Matthew's Gospel is likewise didactic; but there is a marked
difference between the contents and style of the Synoptic and the
Johannean discourses of Jesus. The former discuss the nature of
the Messianic kingdom, the fulfilment of the law, the duty of
holy obedience, and are popnlar, practical, brief, pointed,
sententious, parabolic, and proverbial; the latter touch the
deepest mysteries of theology and Christology, are metaphysical,
lengthy, liable to carnal misunderstanding, and scarcely
discernible from John's own style in the prologue and the first
Epistle, and from that used by the Baptist. The transition is
almost imperceptible in 3:16 and 3:31.

Here we reach the chief difficulty in the Johannean problem. Here
is the strong point of sceptical criticism. We must freely admit
at the outset that John so reproduced the words of his Master as
to mould them unconsciously into his own type of thought and
expression. He revolved them again and again in his heart, they
were his daily food, and the burden of his teaching to the
churches....; yet he had to translate, to condense, to expand,
and to apply them; and in this process it was unavoidable that
his own reflections should more or less mingle with his
recollections. With all the tenacity of his memory it was
impossible that at such a great interval of time (fifty or sixty
years after the events) he should be able to record literally
every discourse just as it was spoken; and he makes no such
claim, but intimates that he selects and summarizes.

Part of a data file
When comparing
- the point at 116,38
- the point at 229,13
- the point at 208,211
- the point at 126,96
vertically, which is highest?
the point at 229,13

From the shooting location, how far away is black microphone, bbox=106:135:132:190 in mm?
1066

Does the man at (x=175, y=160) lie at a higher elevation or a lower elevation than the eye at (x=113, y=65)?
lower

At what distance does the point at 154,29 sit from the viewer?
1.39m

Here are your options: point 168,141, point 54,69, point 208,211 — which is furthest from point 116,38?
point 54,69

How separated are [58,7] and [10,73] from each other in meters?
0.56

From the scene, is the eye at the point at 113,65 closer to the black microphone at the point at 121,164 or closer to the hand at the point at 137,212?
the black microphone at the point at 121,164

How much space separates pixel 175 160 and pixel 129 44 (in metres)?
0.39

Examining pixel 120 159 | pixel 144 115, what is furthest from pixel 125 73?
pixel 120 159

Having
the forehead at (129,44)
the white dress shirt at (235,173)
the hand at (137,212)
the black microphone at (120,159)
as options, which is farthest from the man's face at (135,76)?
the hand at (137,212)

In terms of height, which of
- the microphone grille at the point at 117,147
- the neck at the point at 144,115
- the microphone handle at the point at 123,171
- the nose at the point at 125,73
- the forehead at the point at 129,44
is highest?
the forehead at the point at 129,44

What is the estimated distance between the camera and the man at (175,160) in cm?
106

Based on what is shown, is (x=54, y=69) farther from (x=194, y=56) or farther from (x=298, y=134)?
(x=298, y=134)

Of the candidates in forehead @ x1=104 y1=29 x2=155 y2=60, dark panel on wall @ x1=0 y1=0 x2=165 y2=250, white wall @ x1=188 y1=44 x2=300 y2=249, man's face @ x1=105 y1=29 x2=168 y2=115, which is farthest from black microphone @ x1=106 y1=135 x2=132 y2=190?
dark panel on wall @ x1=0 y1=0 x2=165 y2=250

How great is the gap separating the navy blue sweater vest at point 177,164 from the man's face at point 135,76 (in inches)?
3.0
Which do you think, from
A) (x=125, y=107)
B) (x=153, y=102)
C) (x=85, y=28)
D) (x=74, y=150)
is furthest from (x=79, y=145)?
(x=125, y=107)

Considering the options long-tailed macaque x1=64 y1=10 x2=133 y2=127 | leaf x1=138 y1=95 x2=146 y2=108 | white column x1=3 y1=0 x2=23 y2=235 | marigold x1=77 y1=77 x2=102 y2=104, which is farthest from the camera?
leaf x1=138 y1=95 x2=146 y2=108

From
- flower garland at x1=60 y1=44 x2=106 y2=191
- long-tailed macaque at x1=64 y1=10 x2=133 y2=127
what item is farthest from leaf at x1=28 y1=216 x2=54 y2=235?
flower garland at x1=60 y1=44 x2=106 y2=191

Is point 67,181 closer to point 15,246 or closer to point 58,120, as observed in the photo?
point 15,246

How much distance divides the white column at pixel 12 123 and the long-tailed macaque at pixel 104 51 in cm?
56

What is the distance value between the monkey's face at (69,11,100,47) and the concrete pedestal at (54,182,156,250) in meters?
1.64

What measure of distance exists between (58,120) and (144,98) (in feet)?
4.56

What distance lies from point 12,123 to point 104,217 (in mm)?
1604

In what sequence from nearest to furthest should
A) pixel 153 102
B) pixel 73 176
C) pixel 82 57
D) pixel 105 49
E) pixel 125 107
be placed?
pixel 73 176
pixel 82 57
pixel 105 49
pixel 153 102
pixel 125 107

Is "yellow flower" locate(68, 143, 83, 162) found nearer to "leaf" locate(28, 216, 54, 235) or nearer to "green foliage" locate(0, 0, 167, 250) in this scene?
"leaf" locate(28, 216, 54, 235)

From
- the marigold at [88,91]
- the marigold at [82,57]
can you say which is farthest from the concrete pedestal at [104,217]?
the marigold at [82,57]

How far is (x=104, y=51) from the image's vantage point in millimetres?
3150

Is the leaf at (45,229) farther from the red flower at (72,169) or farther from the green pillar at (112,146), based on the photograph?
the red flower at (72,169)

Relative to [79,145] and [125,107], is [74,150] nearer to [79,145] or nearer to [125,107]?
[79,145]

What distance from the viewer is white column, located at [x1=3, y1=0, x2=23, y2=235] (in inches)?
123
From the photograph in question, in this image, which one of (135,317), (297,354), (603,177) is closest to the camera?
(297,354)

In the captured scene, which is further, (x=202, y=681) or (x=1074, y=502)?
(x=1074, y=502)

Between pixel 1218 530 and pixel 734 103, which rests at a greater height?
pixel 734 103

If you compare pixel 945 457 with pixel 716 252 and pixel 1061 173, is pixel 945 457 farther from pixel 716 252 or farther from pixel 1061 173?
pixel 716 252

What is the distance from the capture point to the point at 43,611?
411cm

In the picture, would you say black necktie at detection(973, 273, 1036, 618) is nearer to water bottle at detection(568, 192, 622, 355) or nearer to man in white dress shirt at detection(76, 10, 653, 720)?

# REQUESTS:
1 > According to the passage on the discourses of Jesus, how long after the events did John record them?
2 > Write a continuation of the passage on the discourses of Jesus, beginning after its final sentence.
These rows have no connection to the passage on the discourses of Jesus.

# EXERCISE ANSWERS:
1 > Fifty or sixty years after the events.

2 >
This is the natural view of the case, and the same concession is
now made by all the champions of the Johannean authorship who do
not hold to a magical inspiration theory and turn the sacred
writers into unthinking machines, contrary to their own express
statements, as in the Preface of Luke. But we deny that this
concession involves any sacrifice of the truth of history or of
any lineament from the physiognomy of Christ. The difficulty here
presented is usually overstated by the critics, and becomes less
and less, the higher we rise in our estimation of Christ, and the
closer we examine the differences in their proper connection.    
The following reflections will aid the student:

(1) In the first place we must remember the marvellous heighth
and depth and breadth of Christ's intellect as it appears in the
Synoptists as well as in John. He commanded the whole domain of
religious and moral truth; he spake as never man spake, and the
people were astonished at his teaching (Matt.7:28,29; Mark 1:22;
6:2; Luke 4:32; John 7:46). He addressed not only his own
generation, but through it all ages and classes of men. No wonder
that his hearers often misunderstood him. The Synoptists give
examples of such misunderstanding as well as John (comp. Mark 8
:16). But who will set limits to his power and paedagogic wisdom
in the matter and form of his teaching? Must he not necessarily
have varied his style when he addressed the common people in
Galilee, as in the Synoptists, and the educated, proud, hierarchy
of Jerusalem, as in John? Or when he spoke on the mountain,
inviting the multitude to the Messianic Kingdom at the opening of
his ministry, and when he took farewell from his disciples in the
chamber, in view of the great sacrifice? Socrates appears very
different in Xenophon and in Plato, yet we can see him in both.
But here is a far greater than Socrates.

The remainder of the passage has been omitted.